Software systems and applications are typically designed using a single default language. In most cases, such single standard language is English. However, for today's software applications, internationalization and localization and, especially, the provisioning and support of different languages may be mandatory. Internationalization and localization can refer to ways of adapting software applications to different languages, regional differences, and/or technical requirements of a particular market. Internationalization refers to a process of designing a software application so that it can be adapted to various languages and regions without engineering changes. Localization refers to a process of adapting internationalized software for a specific region or language by adding locale-specific components and translating text. Many different and sophisticated software engineering approaches have been designed to define, change, translate, and install language-dependent texts for software applications.

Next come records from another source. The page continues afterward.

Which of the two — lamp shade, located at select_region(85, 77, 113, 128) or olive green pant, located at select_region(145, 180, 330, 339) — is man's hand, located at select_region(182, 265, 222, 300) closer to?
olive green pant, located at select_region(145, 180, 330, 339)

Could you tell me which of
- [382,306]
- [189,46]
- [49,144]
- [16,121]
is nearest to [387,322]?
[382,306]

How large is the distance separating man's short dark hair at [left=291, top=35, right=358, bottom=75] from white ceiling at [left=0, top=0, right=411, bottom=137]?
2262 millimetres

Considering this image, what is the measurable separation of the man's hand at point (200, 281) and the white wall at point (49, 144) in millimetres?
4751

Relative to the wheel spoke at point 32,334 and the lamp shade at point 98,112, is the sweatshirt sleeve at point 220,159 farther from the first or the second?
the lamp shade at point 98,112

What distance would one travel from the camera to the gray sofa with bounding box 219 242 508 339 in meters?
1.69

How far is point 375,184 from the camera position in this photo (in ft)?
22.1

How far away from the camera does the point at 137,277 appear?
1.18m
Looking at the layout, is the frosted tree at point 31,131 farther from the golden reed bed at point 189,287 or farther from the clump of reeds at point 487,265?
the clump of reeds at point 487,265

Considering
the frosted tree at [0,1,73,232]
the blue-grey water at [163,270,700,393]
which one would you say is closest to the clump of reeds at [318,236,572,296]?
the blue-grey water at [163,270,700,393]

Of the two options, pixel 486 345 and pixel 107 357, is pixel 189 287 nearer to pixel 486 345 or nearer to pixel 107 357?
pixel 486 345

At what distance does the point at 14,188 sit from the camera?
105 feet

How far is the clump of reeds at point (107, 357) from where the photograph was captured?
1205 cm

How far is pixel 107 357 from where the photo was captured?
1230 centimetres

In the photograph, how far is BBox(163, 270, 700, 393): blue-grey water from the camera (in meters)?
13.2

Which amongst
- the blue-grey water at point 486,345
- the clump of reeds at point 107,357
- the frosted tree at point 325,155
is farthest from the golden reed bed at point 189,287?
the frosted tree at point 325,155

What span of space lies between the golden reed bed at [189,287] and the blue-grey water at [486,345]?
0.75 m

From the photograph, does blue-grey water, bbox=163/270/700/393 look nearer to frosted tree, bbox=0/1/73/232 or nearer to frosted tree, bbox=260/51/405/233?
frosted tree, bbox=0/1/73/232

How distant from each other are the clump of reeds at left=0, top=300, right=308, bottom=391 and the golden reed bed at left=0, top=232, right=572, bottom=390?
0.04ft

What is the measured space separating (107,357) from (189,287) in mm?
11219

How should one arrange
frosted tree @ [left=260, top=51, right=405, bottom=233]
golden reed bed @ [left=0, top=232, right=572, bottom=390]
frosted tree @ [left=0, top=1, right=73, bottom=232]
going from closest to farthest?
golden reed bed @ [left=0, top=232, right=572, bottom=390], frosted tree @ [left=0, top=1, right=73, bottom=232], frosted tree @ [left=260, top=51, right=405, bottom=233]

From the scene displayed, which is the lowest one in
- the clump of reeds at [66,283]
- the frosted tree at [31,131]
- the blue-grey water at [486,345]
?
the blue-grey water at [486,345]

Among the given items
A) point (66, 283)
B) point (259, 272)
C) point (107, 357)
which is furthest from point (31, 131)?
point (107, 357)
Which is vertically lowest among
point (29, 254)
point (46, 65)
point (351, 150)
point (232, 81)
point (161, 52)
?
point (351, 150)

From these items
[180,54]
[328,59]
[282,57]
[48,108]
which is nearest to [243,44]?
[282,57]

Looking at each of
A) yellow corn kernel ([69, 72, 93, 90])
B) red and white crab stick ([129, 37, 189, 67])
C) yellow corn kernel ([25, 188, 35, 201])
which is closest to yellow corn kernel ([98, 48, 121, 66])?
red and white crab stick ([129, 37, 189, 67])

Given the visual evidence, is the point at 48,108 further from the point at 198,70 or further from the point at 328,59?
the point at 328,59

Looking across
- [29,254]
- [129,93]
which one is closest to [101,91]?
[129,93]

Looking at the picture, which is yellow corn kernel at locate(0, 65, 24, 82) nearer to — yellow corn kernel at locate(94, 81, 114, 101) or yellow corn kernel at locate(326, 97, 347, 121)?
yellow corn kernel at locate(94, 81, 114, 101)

Many current software applications do not support reuse of same textual expressions in different user interface components (e.g., labels, captions, titles, push buttons, error messages, etc.) running in different language environments. The current practice, for developers using language-dependent texts, is to search for an already existing text in a particular language and, if the text in that particular language is available, reuse it. If the text in a particular language does not exist, then a developer has to create a new text. This can be accomplished by creating a new entry in a text table or in a text resource file and assign a key to it. This key will then be used to access the language-dependent text at runtime.
However, the current system are deficient in that their creation of new language-dependent text for a particular textual expression can consume development time, produce unnecessary keys, generate significant redundant work for the developer in generating these keys, as well as incur time delay and additional cost.